Budaya ekologis yang dapat ditumbuhkan di tengah masyarakat, misalnya mengubah penggunaan mobil dengan bahan bakar minyak dengan penggunaan mobil non-BBM seperti mobil listrik, mobil gas (BBG), atau dalam skala kecil misalnya mempersempit ruang merokok atau tidak memberi ruang bagi perokok. Secara makro, ini terkait pembangunan kawasan industri yang mengakomodasi kecukupan ruang terbuka hijau guna perbaikan kualitas udara. Mewujudkan budaya masyarakat berbasis ekologis tersebut, di satu sisi memang memerlukan peran serta masyarakat. Tetapi di sisi lain, pemerintah perlu menyiapkan regulasi dan prasarana serta sarananya.

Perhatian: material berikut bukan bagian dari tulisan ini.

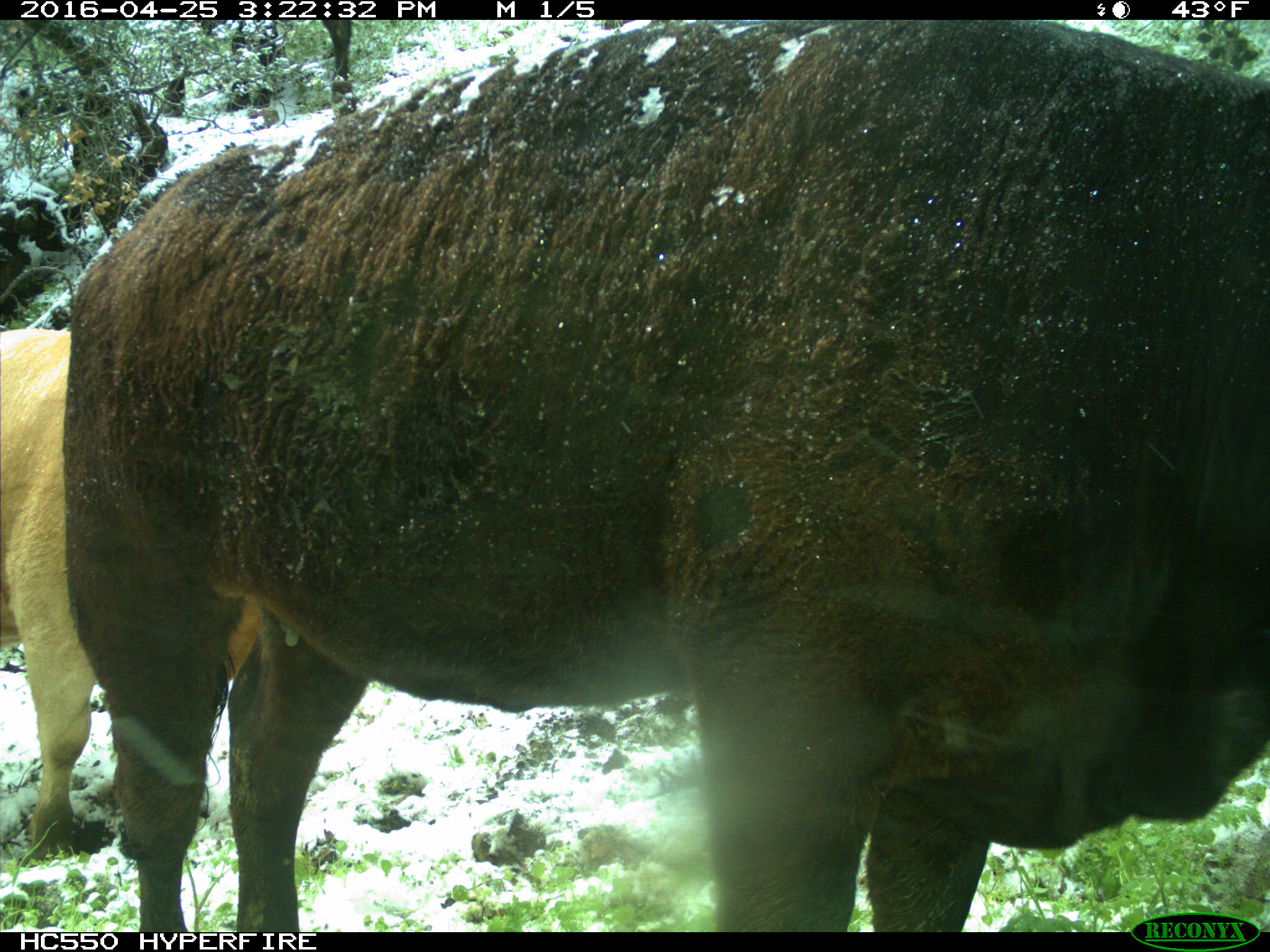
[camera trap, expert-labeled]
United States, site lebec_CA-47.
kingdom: Animalia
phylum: Chordata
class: Mammalia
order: Artiodactyla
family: Bovidae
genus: Bos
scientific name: Bos taurus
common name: domestic cow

Taksi daring, misalnya, tentu akan menjadi alternatif masyarakat pascaberlakunya aturan ganjil genap tersebut. Maka dampak negatifnya adalah tetap terjadi polusi udara. Namun, jika dalam hal ini semua atau sebagian besar kendaraan berbahan bakar non-BBM (berbasis listrik dan gas), maka apapun alternatif solusi yang dipilih masyarakat tidak akan berkorelasi dengan memburuknya kualitas udara.

Sehingga dalam hal ini, selain kebijakan ganjil genap sebagaimana tertuang dalam Instruksi Gubernur Nomor 66 Tahun 2019, maka secara simultan pemerintah harus menyiapkan regulasi bagi faktor-faktor lainnya guna memperbaiki kualitas udara di Ibu Kota. Artinya, dalam hal ini, budaya ekologis yang dibangun akan berdampak pada perilaku berbasis ekologis, namun dalam hal ini pemerintah perlu menunjang dengan menyediakan payung hukum serta pengadaan sarana dan prasarana yang dibutuhkan.
(whb)
Copyright © 2024 SINDOnews.com
All Rights Reserved
berita/ rendering in 0.4538 seconds (0.1#10.140)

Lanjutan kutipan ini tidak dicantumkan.